Nevertheless, the judgment provides new principles and limitations that employers will have to observe in order to ensure respect for private and family life, including the right to respect of the confidentiality of correspondence. These are as follows:

  • they must make sure employees have been notified that the employer might monitor correspondence and other communications;

  • they must explain the extent of any monitoring and the degree of intrusion this may cause;

  • they must provide legitimate reasons to justify monitoring communications, particularly where this involves accessing the content;

  • they must check whether it is possible to use less intrusive measures than directly accessing the content of employees’ communications;

  • they must consider the possible consequences of monitoring an employee;

  • they must ensure the employee has been provided with adequate safeguards, especially when the employer’s monitoring operations are of an intrusive nature.

  • However, note that it is not entirely clear whether a motivated justification for monitoring will be enough to ensure that employers avoid criminal liability for monitoring the personal correspondence of employees.

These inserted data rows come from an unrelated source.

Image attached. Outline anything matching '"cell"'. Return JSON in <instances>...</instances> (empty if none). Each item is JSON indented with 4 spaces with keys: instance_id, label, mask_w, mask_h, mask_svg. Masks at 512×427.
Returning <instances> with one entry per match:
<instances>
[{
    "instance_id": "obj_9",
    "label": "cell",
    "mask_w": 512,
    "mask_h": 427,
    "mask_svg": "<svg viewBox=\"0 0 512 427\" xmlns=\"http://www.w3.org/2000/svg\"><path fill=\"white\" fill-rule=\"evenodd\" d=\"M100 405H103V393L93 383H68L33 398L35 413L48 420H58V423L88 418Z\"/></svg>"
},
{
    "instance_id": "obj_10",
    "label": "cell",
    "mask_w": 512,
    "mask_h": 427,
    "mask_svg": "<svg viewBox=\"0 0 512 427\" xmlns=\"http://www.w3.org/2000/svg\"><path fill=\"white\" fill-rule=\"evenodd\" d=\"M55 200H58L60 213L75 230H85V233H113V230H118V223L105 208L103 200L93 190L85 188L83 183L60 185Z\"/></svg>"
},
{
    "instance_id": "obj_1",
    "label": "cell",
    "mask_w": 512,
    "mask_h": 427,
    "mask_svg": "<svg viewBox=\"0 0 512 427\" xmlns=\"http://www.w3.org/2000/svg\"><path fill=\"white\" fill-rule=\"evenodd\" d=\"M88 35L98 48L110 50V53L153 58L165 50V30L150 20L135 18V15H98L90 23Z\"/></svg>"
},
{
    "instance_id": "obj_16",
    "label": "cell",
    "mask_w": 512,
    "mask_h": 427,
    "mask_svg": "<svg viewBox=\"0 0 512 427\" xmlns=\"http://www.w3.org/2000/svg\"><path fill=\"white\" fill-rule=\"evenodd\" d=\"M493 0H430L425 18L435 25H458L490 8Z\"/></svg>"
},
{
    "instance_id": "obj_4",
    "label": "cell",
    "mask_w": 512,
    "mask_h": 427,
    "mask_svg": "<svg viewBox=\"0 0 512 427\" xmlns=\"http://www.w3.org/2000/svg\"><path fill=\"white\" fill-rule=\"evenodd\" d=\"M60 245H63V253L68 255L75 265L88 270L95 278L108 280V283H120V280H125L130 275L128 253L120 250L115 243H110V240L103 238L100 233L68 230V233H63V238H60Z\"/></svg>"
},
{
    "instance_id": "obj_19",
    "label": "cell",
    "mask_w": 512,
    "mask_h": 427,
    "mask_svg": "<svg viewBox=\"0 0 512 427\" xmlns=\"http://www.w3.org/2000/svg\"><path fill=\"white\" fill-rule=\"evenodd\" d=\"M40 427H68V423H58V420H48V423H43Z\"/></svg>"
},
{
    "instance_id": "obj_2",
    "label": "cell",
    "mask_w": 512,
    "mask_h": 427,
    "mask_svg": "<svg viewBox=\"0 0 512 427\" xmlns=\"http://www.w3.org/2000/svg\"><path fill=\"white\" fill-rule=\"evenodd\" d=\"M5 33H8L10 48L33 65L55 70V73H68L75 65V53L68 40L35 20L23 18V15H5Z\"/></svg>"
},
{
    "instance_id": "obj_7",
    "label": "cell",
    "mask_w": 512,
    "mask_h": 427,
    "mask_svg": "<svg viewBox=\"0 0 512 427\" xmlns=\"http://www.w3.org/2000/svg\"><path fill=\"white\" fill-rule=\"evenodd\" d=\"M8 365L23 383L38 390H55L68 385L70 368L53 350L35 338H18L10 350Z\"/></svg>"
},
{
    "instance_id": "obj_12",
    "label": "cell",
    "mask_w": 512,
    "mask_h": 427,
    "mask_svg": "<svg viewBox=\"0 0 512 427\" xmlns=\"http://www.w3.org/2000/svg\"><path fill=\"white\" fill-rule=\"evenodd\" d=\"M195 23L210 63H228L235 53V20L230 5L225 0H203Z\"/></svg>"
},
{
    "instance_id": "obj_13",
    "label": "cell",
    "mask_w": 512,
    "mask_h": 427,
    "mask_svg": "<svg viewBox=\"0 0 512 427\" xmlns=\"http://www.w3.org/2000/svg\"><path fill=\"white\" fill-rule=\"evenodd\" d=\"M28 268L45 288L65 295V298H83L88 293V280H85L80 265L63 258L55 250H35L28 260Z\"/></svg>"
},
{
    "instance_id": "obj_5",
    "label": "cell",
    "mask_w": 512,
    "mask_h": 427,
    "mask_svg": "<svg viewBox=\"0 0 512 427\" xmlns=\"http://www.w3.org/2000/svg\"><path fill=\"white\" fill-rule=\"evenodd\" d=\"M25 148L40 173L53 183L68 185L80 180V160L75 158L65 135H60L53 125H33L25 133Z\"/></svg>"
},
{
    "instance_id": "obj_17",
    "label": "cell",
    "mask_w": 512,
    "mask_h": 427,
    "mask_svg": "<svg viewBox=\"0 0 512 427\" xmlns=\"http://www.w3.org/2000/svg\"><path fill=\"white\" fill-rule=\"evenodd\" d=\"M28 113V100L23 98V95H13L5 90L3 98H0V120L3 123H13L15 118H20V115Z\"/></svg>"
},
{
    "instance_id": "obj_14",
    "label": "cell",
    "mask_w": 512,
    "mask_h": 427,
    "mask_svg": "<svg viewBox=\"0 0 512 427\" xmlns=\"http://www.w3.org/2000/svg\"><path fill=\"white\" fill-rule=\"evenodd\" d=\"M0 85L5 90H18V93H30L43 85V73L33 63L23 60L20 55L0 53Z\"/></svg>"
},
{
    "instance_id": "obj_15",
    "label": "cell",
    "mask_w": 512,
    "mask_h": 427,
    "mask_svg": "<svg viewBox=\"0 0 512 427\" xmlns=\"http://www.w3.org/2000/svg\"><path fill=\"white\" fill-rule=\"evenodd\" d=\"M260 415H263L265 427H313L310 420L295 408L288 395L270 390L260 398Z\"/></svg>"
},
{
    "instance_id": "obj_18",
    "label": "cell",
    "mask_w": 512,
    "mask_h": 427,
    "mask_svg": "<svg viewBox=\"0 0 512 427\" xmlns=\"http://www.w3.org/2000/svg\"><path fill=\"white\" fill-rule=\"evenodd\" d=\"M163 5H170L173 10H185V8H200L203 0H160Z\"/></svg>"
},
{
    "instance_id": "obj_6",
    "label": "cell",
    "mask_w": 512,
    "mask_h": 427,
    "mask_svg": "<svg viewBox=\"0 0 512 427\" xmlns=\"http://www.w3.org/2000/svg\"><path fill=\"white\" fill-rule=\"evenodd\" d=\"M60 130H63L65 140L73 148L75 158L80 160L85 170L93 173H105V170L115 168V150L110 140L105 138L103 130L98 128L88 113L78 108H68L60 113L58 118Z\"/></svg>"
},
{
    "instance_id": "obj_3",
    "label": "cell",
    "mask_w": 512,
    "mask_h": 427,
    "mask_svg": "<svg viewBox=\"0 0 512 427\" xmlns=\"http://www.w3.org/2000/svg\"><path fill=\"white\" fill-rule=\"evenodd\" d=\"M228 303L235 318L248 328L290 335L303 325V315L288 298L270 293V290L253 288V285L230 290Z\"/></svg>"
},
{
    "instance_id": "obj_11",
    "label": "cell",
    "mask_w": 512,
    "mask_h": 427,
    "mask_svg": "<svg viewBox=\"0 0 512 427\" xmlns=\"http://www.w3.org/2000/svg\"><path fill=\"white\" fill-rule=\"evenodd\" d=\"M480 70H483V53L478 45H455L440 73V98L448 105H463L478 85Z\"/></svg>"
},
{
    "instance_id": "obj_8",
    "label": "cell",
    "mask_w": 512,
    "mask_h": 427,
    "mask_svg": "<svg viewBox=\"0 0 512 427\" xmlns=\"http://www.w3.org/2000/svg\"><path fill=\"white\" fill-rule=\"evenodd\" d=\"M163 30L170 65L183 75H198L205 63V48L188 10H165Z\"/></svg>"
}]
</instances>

    While the ECtHR found a violation of Article 8 of the Convention by the country of Romania, unfortunately Mr. Bărbulescu will not have any further solutions, according to the civil procedure provisions, to resume any legal proceedings against the employer. That being said, employers should not deem this case as approval for any violation of Article 8, as the ECtHR’s judgment has been clear and it is to be expected that national courts will judge accordingly in the future.